Out-of-Pocket Maximum: Your Annual Cap
The out-of-pocket maximum (OOP max) is the most you'll pay in cost-sharing (deductible + coinsurance + copays that count toward OOP) for covered in-network services in a calendar year. Once you reach this cap, the insurance covers 100% of remaining covered services for the rest of the year.
What counts toward the OOP max: Deductible payments, coinsurance, and copays (if plan rules include them). What does NOT count: Premiums, out-of-network charges exceeding allowed amounts, non-covered services (cosmetic procedures, experimental treatments), and balance billing from non-contracted providers.

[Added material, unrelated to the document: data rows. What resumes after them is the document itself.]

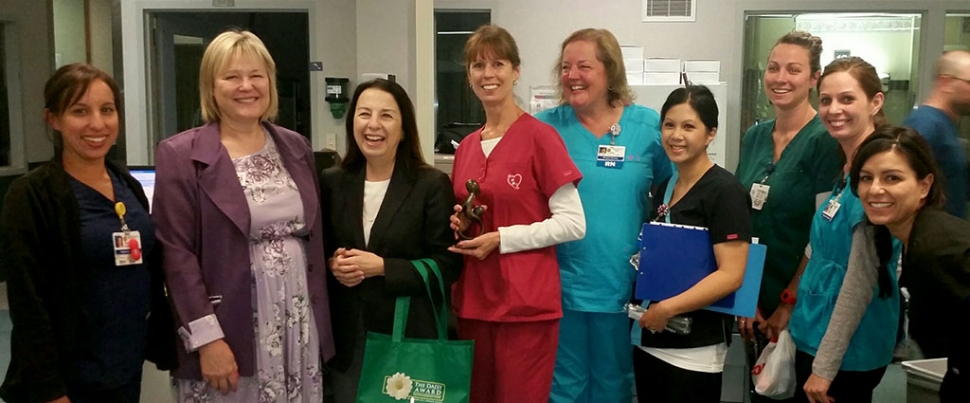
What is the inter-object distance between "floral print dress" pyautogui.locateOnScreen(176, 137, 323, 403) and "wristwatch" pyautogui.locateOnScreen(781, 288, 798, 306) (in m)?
1.39

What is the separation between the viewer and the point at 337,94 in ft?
17.4

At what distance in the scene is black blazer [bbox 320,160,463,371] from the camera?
1.90m

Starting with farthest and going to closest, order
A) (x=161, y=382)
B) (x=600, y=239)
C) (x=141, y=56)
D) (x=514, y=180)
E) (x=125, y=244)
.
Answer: (x=141, y=56), (x=161, y=382), (x=600, y=239), (x=514, y=180), (x=125, y=244)

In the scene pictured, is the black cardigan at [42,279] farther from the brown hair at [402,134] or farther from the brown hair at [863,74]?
the brown hair at [863,74]

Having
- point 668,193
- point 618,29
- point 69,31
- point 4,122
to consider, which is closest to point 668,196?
point 668,193

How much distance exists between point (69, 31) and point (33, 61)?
2.49 ft

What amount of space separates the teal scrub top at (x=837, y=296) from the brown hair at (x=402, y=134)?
3.49 feet

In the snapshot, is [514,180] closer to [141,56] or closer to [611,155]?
[611,155]

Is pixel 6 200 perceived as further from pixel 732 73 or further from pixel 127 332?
pixel 732 73

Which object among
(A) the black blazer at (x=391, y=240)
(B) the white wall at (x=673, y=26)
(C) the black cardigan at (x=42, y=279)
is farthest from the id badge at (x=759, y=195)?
(B) the white wall at (x=673, y=26)

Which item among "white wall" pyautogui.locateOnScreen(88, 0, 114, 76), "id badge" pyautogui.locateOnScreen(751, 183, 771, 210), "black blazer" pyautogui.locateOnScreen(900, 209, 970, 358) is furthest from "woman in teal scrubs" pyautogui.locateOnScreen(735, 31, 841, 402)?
"white wall" pyautogui.locateOnScreen(88, 0, 114, 76)

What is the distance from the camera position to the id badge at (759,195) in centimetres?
230

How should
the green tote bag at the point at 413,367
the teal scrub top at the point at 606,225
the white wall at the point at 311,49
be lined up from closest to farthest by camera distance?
the green tote bag at the point at 413,367 < the teal scrub top at the point at 606,225 < the white wall at the point at 311,49

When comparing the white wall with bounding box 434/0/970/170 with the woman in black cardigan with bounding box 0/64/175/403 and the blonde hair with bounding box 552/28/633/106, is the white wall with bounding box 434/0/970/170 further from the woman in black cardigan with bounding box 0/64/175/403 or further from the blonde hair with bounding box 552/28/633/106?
the woman in black cardigan with bounding box 0/64/175/403
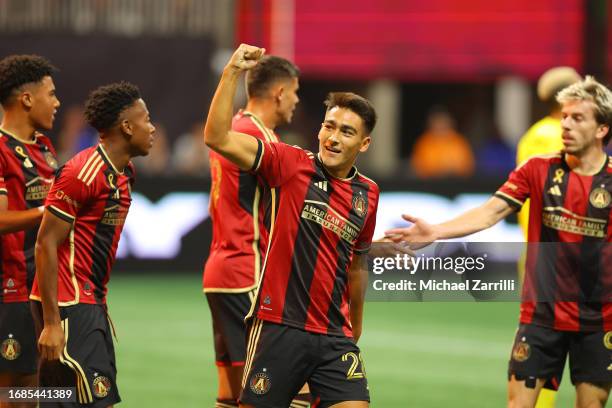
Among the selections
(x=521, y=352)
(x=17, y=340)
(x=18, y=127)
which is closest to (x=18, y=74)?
(x=18, y=127)

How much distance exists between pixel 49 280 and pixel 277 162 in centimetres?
129

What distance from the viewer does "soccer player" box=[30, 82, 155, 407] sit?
20.4ft

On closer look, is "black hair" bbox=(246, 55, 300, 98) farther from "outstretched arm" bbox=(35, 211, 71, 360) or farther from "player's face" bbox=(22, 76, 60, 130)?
"outstretched arm" bbox=(35, 211, 71, 360)

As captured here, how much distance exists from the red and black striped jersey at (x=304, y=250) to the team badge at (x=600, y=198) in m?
1.57

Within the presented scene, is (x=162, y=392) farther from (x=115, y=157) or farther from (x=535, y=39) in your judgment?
(x=535, y=39)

ACA-compliant plans have federally mandated OOP max limits (2024: $9,450 individual / $18,900 family). Employer plans often set lower limits (e.g., $5,000 individual / $10,000 family). Family plans have both individual and family OOP maximums—once one person reaches the individual OOP max, their services are covered at 100%; once the family collectively reaches the family OOP max, everyone is covered at 100%.
Allowed Amount vs. Billed Amount
Your cost-sharing (deductible, coinsurance, copays) applies to the allowed amount, not the provider's billed charge. The allowed amount is the negotiated rate your insurance company has contracted with in-network providers. For example, a provider bills $10,000 for surgery, but the insurance's allowed amount is $6,000. Your coinsurance applies to the $6,000, not $10,000. The provider writes off the $4,000 difference—you never pay it.
Out-of-network care typically has:
- Higher allowed amounts (insurance's "reasonable and customary" rate, often 150-200% of in-network rates)
- Separate, higher deductibles and OOP maximums
- Balance billing risk: The provider can bill you for the difference between their charge and the insurance payment (outlawed for in-network emergency care under the No Surprises Act but still possible for non-emergency out-of-network care)
This calculator models in-network care by default. Toggle "Out-of-network coverage" to apply separate deductibles/OOP max and higher coinsurance percentages.
HSA & FSA Tax Savings
Health Savings Accounts (HSAs) and Flexible Spending Accounts (FSAs) allow you to pay for eligible medical expenses with pre-tax dollars, reducing your after-tax cost by your marginal tax rate.
HSA: Available only with High Deductible Health Plans (HDHPs). Contributions are tax-deductible (or pre-tax via payroll), grow tax-free, and withdrawals for qualified medical expenses are tax-free (triple tax advantage). 2024 contribution limits: $4,150 individual / $8,300 family (+$1,000 catch-up if 55+). Funds roll over year-to-year and can be invested for long-term growth—many use HSAs as a retirement savings vehicle for future medical expenses.
FSA: Available with most employer plans. Contributions are pre-tax via payroll, but funds are use-it-or-lose-it (some plans allow $610 rollover or 2.5-month grace period). 2024 limit: $3,200. FSAs cannot be invested and must be spent each year, making them best for predictable recurring expenses (prescriptions, orthodontia, glasses).
This calculator applies your marginal tax rate to eligible out-of-pocket expenses paid with HSA/FSA dollars, showing your after-tax cost. For example, if you're in the 24% bracket and spend $5,000 on medical care via HSA, your after-tax cost is $5,000 × (1 - 0.24) = $3,800 effective cost due to the tax savings.